- EXERCISE AIM
Any image in the records should be left out; output everything else exactly.

▽

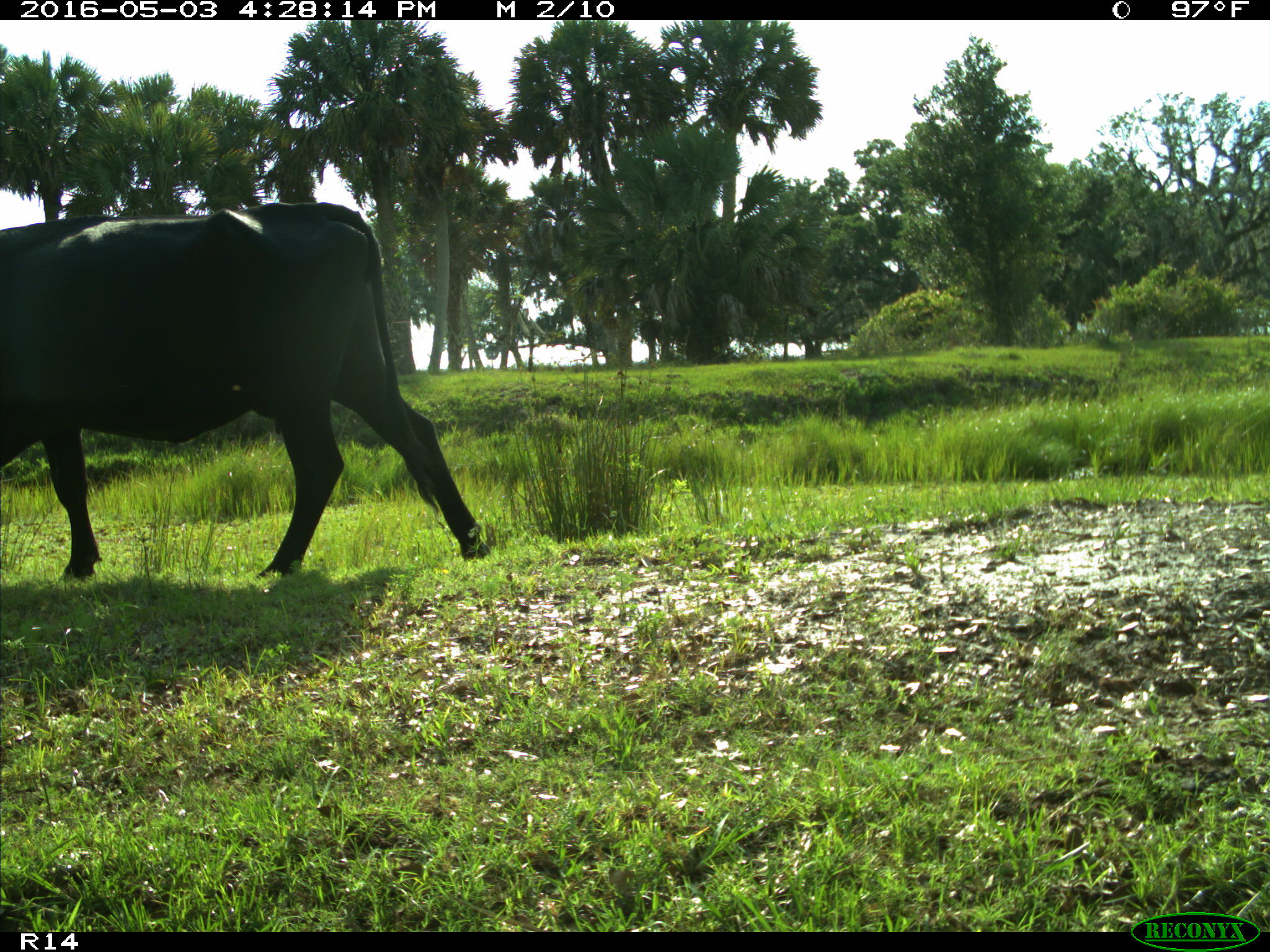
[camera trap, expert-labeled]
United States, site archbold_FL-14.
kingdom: Animalia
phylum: Chordata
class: Mammalia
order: Artiodactyla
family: Bovidae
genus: Bos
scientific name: Bos taurus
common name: domestic cow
Bos taurus (domestic cow).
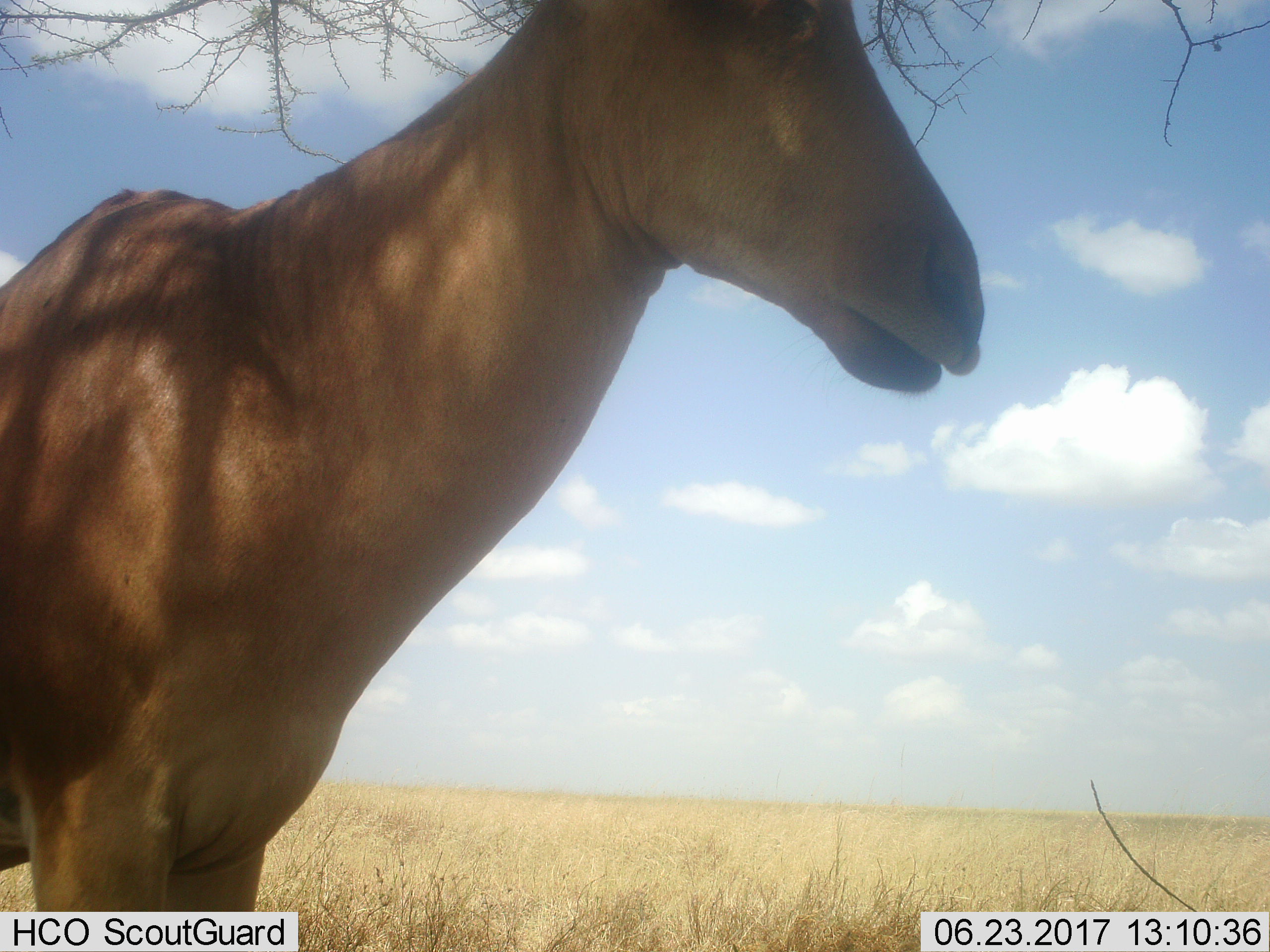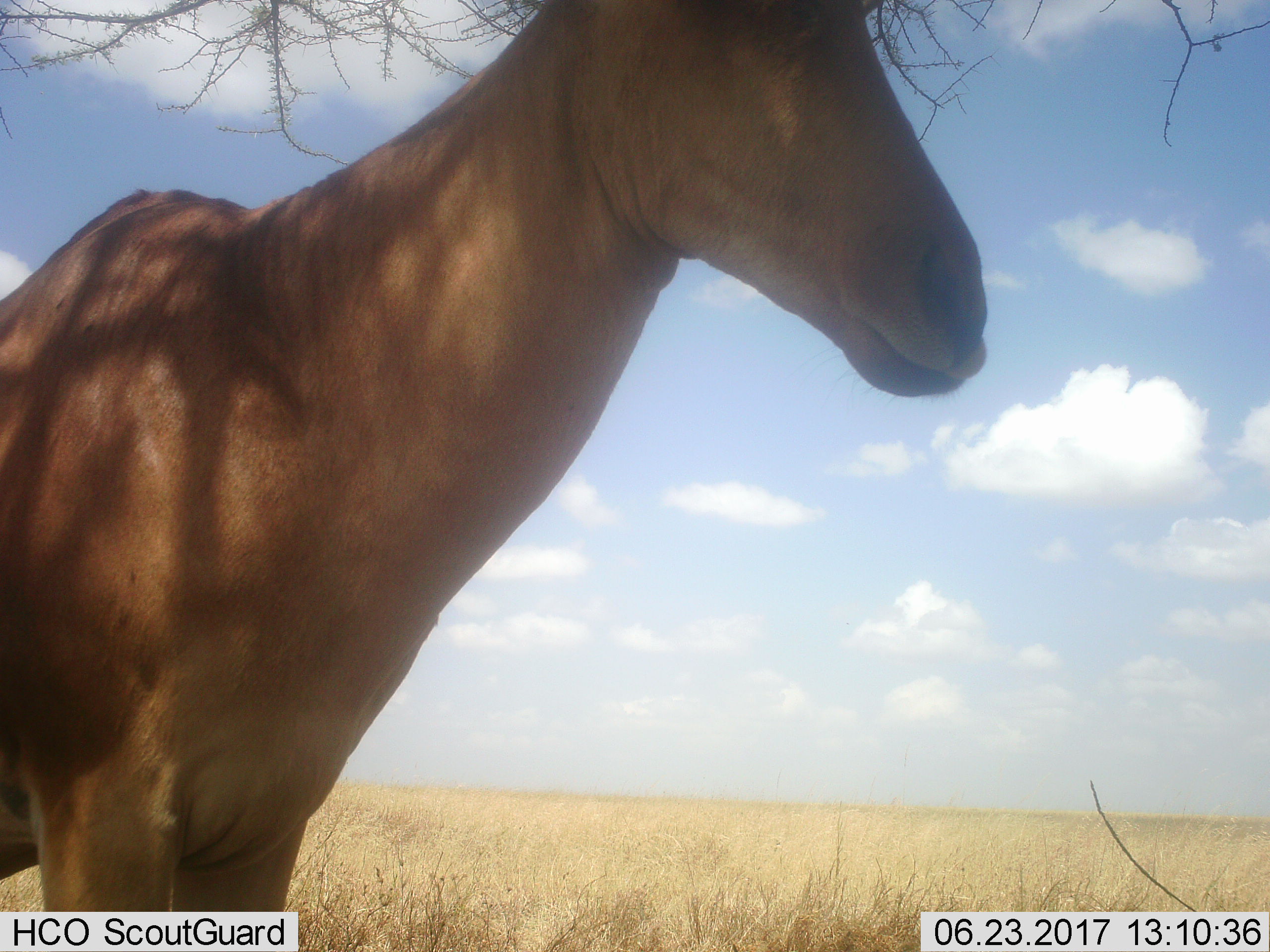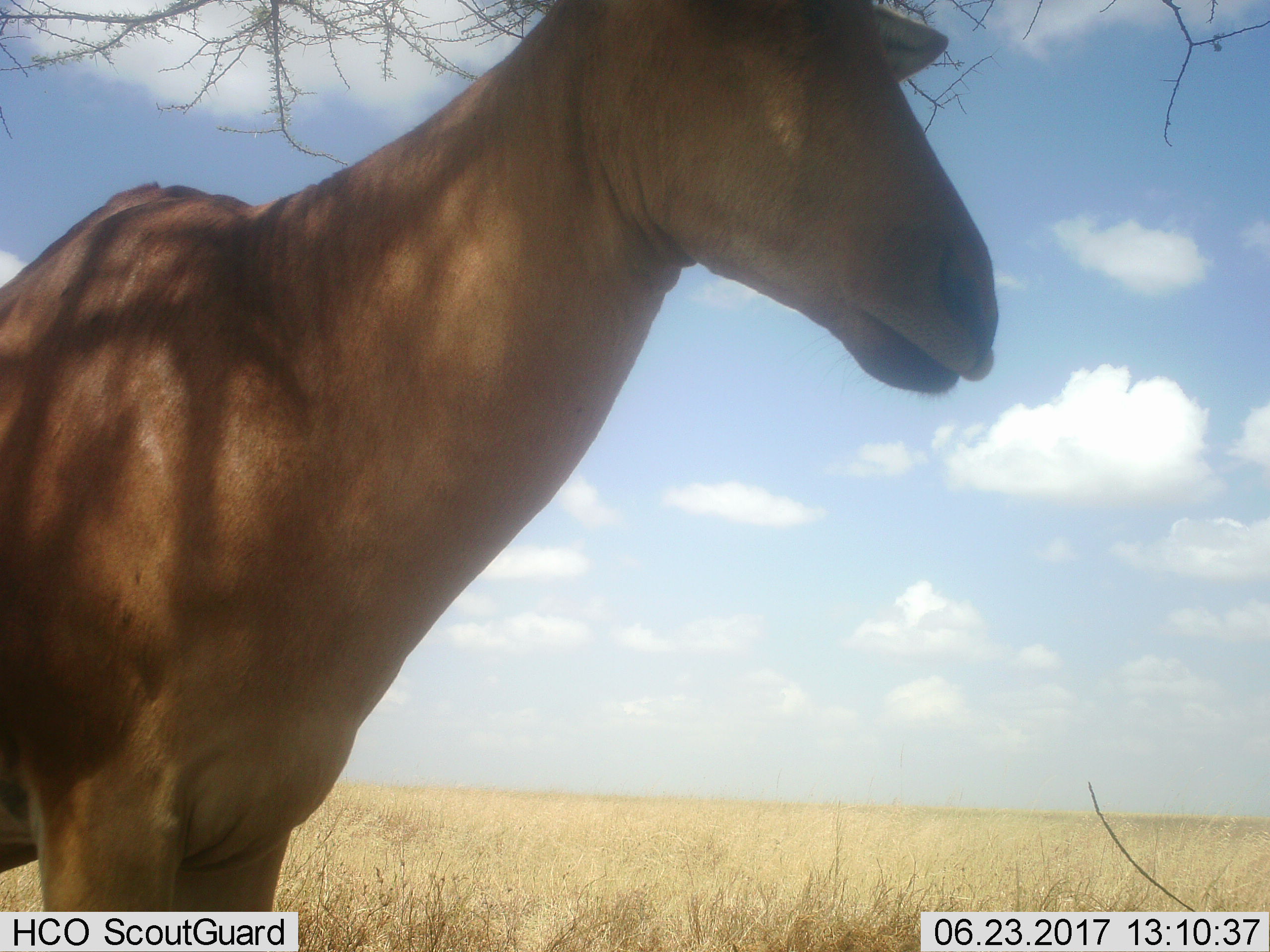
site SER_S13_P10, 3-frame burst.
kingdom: Animalia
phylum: Chordata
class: Mammalia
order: Artiodactyla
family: Bovidae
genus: Alcelaphus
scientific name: Alcelaphus buselaphus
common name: hartebeest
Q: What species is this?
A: Hartebeest (Alcelaphus buselaphus).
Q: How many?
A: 1.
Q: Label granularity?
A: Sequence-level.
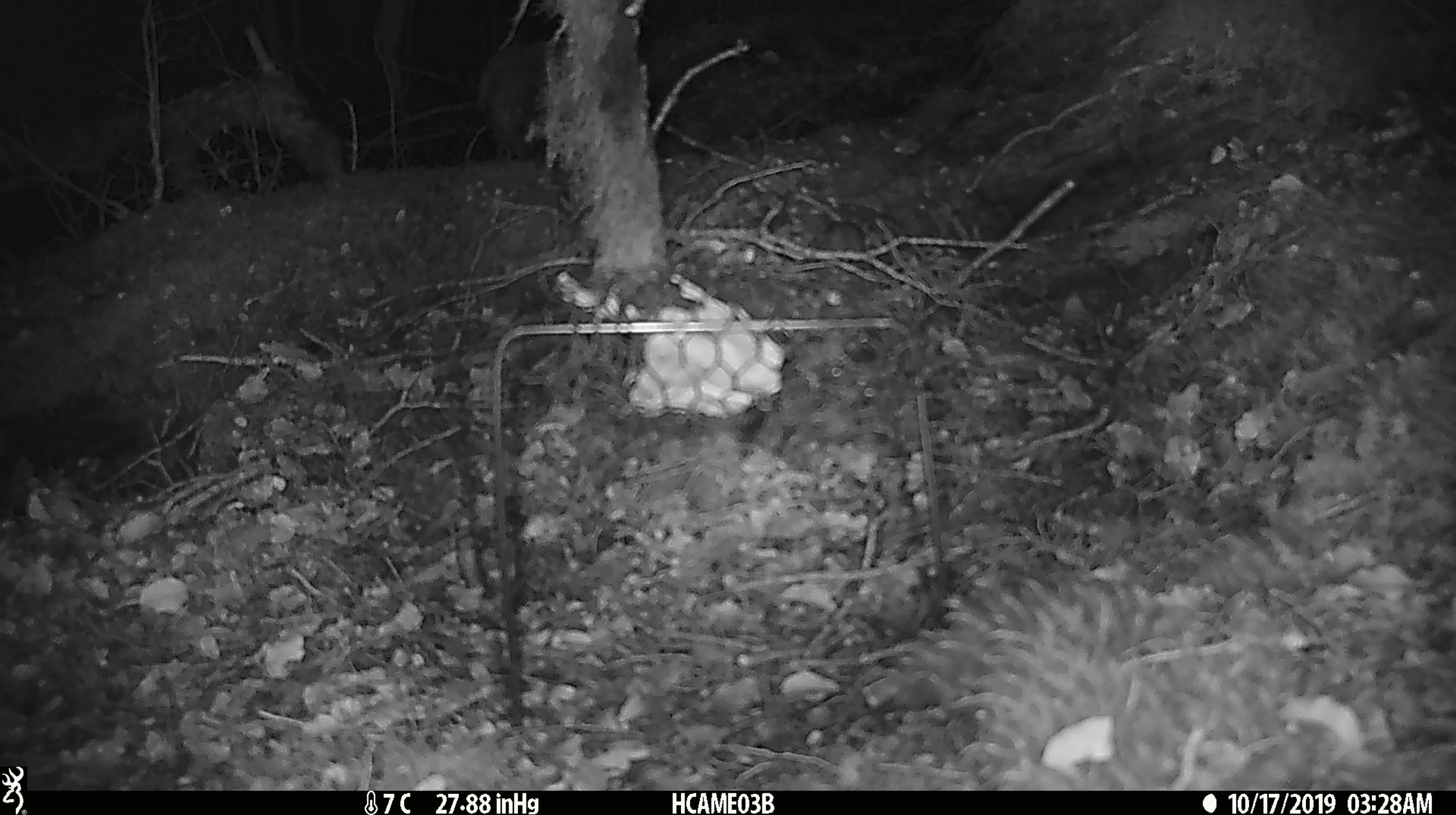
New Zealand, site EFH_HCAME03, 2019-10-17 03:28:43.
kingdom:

△

- SOLUTION
[camera trap, expert-labeled]
United States, site archbold_FL-14.
kingdom: Animalia
phylum: Chordata
class: Mammalia
order: Artiodactyla
family: Bovidae
genus: Bos
scientific name: Bos taurus
common name: domestic cow
Bos taurus (domestic cow).
site SER_S13_P10, 3-frame burst.
kingdom: Animalia
phylum: Chordata
class: Mammalia
order: Artiodactyla
family: Bovidae
genus: Alcelaphus
scientific name: Alcelaphus buselaphus
common name: hartebeest
Q: What species is this?
A: Hartebeest (Alcelaphus buselaphus).
Q: How many?
A: 1.
Q: Label granularity?
A: Sequence-level.
New Zealand, site EFH_HCAME03, 2019-10-17 03:28:43.
kingdom:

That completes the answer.